Time course of expression of cASIC and GluCl in HEK293S GnTI⁻ cells. HEK293S GnTI⁻ cells (3×10⁶ cells/ml) were transduced with BacMam virus for cASIC463 (a and b) or GluCl-EGFP (c and d) at a MOI of 1 and incubated at 37 °C. After 8 h, 10 mM sodium butyrate was added and cultures were left at 37 °C or shifted to 30 °C. Time points were taken at the indicated times, samples were frozen and later solubilized with 40 mM C₁₂M in TBS pH 8 and analyzed by FSEC. (a and c) Representative FSEC profiles from cASIC463 (a) and GluCl-EGFP (c) detected by GFP fluorescence. (b and d) Comparison of expression at 37 °C and 30 °C from cASIC463 and (b) GluCl-EGFP (d) based on the peak area estimated by Gaussian fitting. (e) Western blot analysis using an anti-GFP polyclonal antibody of peak fractions isolated from FSEC profiles from (a) cASIC463 and (c) GluCl-EGFP.

Figure 5

Effect of histone deacetylase inhibitors on the expression of cASIC and GluCl in HEK293S GnTI⁻ cells. (a and b) Comparison of cASIC expression with and without sodium butyrate.

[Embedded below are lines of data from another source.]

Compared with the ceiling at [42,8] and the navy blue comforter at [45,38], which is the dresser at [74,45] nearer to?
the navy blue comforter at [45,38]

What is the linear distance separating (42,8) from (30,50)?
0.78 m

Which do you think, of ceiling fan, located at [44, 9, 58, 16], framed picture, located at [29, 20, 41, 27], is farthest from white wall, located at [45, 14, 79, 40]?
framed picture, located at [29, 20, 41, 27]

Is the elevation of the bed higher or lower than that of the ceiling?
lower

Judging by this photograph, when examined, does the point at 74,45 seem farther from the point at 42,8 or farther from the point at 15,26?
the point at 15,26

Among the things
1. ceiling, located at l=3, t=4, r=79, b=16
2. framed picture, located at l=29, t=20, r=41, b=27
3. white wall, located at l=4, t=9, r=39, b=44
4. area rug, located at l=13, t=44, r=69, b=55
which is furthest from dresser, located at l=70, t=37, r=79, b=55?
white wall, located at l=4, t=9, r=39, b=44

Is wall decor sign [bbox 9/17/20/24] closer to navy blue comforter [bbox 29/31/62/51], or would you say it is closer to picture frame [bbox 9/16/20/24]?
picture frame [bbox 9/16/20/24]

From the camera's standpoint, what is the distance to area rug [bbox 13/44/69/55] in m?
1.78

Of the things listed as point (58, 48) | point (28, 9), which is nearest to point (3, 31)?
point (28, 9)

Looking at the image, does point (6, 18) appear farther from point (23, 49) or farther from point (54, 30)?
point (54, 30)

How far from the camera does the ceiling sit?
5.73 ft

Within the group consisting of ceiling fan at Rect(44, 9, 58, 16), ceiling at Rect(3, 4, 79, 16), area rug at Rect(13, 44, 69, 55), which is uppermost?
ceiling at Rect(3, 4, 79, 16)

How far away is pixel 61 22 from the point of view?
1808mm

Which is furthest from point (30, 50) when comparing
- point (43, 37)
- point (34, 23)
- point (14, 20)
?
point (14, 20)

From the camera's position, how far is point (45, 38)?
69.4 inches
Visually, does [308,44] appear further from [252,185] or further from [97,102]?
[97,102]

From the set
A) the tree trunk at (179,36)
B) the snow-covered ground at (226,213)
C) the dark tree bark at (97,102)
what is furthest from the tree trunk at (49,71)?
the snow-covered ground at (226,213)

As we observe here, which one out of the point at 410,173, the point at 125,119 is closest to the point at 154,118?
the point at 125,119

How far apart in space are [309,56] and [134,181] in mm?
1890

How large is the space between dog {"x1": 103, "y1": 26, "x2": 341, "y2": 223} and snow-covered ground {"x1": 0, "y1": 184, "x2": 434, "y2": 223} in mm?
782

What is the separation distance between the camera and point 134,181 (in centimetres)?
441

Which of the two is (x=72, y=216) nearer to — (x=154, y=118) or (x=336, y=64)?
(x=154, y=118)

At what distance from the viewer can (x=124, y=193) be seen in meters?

Representative FSEC profiles from cASIC463 detected by GFP fluorescence (a) and comparison of expression from cASIC463 based on the peak area estimated by Gaussian fitting (b) in the presence or absence of sodium butyrate. (c) Representative FSEC profiles from GluCl-EGFP in the presence of sodium butyrate or valproic acid.

Figure 6

Comparison of expression time course in HEK293S GnTI⁻ cells and Sf9 cells. HEK293S GnTI⁻ cells were transduced with BacMam virus for cASIC463 (a and b) or GluCl-EGFP (c and d) as described above. Sf9 cells (3×10⁶ cells/ml) were infected with baculovirus cASIC463 (a and b) or GluCl-EGFP (c and d) and placed at 27 °C. After 18 h, Sf9 cultures were left at 27 °C or shifted to 20 °C. Time points were taken, frozen and solubilized as described above. (a and c) Representative FSEC profiles from cASIC463 (a) and GluCl-EGFP (c) detected by GFP fluorescence. (b and d) Comparison of expression from cASIC463 (b) GluCl-EGFP (d) based on the peak area estimated by Gaussian fitting.